Ajax foes want more test blasts
Kamloops’ anti-Ajax activists are calling on the proponents of the proposed copper and gold mine to conduct more test blasting, calling previous efforts “totally inadequate” at predicting the effects of the project on the community.
However, the author of a study the Kamloops Area Preservation Association (KAPA) is using to back up its demand said there is no need for more blasts.
“I do not see the need for more testing. It really will not provide any more information,” Dr. Takis Katsabanis, an associate professor of mining engineering at Queen’s University, told KTW via email.
KAPA spokesman John Schleiermacher said previous blast tests, conducted in February 2011, weren’t representative of what Kamloopsians living closest to the mine would have to live with on a daily basis.
“They did it in the middle of the week, in the middle of the winter, when nobody was around to have a full assessment of what the impact of that blast was,” he said.
KAPA was able to obtain a copy of the Ajax blasting report from the provincial Environmental Assessment Office (EAO).
Schleiermacher said it shows the test blast was only a fraction of the size of the blasts that will occur at the site.

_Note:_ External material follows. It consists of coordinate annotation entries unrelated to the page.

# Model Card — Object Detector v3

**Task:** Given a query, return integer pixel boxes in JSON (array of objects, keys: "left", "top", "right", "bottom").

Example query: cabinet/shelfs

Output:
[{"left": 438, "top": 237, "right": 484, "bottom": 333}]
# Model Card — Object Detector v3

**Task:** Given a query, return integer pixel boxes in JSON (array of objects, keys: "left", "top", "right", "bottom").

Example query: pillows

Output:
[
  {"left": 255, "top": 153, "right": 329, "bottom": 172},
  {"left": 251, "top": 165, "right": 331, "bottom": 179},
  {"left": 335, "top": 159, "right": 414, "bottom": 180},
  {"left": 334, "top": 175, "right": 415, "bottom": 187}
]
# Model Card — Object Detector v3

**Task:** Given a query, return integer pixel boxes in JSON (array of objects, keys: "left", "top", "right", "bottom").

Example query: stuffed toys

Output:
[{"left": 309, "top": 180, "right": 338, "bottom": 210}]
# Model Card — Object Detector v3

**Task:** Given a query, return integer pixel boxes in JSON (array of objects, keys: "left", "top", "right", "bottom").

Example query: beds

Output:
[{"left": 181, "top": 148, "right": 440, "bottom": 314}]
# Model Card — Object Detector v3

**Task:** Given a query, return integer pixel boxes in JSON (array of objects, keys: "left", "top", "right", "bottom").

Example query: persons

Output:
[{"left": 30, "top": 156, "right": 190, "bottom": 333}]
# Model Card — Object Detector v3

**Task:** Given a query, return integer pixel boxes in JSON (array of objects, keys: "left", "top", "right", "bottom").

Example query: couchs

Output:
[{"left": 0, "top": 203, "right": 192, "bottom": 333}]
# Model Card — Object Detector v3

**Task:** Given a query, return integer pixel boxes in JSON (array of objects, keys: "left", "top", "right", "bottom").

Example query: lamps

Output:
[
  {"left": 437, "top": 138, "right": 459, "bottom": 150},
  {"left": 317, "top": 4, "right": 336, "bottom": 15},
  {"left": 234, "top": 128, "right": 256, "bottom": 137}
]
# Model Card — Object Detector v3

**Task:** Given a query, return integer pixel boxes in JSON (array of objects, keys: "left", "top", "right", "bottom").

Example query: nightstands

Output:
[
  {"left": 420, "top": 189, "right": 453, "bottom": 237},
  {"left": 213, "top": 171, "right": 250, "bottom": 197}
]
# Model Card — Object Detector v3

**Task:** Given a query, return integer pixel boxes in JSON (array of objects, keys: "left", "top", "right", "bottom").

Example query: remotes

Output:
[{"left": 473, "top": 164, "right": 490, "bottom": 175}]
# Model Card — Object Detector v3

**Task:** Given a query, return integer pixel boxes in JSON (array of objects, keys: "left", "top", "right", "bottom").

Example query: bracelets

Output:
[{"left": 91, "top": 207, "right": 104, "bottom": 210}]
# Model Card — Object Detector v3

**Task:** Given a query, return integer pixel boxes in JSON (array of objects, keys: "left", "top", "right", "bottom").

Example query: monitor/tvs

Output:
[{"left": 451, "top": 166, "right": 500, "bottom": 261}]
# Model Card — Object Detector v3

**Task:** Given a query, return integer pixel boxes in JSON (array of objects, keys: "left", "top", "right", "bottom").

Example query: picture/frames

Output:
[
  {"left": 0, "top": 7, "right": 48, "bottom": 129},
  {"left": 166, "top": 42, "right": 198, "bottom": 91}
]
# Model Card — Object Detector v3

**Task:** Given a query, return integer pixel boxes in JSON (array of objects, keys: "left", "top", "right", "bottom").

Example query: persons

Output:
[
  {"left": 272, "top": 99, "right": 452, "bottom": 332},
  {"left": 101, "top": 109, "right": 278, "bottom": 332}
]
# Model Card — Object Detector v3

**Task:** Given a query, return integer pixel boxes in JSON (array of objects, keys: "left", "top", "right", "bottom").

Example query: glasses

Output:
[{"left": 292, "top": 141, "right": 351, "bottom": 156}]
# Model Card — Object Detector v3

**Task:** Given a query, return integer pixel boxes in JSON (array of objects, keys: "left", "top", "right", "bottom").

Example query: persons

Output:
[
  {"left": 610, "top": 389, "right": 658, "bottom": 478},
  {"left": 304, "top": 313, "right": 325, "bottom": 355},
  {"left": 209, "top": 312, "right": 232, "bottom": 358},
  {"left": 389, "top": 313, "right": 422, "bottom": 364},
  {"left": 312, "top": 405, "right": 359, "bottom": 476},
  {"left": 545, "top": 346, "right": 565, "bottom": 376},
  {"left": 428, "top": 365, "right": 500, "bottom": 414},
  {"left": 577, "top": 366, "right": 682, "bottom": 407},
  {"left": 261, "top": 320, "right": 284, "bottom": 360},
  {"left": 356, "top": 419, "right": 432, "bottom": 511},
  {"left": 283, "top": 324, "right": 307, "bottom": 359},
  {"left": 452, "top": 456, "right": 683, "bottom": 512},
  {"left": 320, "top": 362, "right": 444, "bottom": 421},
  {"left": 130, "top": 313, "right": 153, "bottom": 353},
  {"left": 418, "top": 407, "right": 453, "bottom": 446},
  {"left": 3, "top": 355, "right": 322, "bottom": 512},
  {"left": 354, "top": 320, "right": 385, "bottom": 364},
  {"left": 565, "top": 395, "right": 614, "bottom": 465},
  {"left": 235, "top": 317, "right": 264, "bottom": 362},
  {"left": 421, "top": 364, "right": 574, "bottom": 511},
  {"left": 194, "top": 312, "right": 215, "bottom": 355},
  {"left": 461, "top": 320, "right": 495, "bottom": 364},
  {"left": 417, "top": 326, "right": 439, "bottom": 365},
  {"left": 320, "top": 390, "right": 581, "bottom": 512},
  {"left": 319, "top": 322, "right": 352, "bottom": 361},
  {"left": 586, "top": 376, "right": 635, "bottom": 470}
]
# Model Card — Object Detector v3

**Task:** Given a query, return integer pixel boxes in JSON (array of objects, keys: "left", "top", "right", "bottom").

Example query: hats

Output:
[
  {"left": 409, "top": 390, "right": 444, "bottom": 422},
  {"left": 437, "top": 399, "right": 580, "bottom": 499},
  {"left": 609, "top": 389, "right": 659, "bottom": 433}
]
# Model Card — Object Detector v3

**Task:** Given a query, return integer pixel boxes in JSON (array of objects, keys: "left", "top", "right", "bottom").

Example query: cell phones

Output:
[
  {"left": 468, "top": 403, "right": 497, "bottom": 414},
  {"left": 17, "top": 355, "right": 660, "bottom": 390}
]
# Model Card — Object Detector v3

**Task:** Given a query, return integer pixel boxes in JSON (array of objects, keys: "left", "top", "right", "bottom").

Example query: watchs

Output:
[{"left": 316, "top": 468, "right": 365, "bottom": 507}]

He said KGHM Ajax needs to conduct larger blasts that will model “extreme” work done at the Ajax site south of Aberdeen.
He said the company also needs to give the community notice that blasting will occur so people can judge the effects for themselves.
Schleiermacher cited Katsabanis’ report, produced for the Canadian Explosives Research Laboratory (CERL) at the request of the Canadian Environmental Assessment Agency, which he said showed the need for more blasting tests.

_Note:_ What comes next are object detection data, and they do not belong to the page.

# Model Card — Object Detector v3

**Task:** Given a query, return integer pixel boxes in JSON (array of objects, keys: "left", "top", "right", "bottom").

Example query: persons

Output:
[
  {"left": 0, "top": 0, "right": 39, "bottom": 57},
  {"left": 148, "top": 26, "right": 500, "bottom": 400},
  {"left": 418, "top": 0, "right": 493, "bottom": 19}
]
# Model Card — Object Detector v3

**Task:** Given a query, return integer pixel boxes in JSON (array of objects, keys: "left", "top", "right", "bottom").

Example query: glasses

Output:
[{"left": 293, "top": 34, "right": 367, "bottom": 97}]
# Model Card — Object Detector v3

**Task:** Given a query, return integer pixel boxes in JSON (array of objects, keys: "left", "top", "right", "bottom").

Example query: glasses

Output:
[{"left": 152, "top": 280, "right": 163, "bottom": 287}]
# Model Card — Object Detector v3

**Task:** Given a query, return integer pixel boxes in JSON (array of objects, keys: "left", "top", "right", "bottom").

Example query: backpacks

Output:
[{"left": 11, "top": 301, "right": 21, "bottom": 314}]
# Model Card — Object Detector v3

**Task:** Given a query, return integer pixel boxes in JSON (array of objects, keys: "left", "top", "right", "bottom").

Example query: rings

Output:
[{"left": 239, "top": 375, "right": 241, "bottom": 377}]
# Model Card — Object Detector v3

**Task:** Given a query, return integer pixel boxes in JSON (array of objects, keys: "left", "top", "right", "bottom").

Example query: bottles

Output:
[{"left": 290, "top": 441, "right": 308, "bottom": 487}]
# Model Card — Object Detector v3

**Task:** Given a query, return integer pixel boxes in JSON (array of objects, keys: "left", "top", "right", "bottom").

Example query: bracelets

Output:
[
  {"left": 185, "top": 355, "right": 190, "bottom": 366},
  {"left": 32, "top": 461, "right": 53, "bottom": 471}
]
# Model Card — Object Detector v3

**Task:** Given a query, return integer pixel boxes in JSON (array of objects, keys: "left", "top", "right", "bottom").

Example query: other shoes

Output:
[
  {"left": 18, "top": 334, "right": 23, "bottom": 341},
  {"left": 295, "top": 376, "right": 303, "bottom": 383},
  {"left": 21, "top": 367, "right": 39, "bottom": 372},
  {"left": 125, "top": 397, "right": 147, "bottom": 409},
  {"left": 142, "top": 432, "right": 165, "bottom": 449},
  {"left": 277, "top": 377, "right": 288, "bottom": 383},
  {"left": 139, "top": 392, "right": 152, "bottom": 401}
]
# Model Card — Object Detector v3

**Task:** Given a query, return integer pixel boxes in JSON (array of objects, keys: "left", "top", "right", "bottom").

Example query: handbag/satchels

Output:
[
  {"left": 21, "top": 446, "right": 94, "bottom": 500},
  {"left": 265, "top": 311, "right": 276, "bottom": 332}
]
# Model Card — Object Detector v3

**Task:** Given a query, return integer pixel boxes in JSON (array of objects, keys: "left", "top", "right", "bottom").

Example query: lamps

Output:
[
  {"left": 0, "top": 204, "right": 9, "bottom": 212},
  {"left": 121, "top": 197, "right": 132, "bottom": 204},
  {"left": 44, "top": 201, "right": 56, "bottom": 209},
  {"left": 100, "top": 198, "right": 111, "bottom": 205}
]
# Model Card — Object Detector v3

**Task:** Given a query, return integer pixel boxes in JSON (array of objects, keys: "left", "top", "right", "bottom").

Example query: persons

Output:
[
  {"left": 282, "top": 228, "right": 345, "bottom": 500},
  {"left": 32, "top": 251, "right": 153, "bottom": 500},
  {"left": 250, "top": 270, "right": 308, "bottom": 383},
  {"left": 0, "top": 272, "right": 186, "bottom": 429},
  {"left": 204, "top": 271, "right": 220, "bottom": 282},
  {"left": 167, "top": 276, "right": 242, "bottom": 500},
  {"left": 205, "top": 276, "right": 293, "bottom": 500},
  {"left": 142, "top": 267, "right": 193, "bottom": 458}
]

“Our experts have identified many inadequacies of this test blast,” Schliermacher said. “So, the EAO is basically going to allow an inadequate test blast.”
But, Katsabanis said his report actually concludes the opposite — that the experiments KGHM Ajax has done provide enough information to predict the effects of other blasting at other locations around the site.
CERL, which did its own review of the blasting data, reached the same conclusion.
“Basing decisions on a single, larger production test blast would serve little purpose,” wrote Bert von Rosen, head of the laboratory’s explosion effects group, in a letter posted on the B.C. Environmental Assessment Office website.
Von Rosen said the computer modelling KGHM Ajax plans to do with its test data “is a credible means of establishing potential hazards to the local community.”
Norm Thompson, community relations manager for KGHM Ajax, said more test blasts could still happen.
“We haven’t ruled out anything at this point.
“We still need to understand the geological makeup of the whole site, and we’re still trying to determine that,” he said.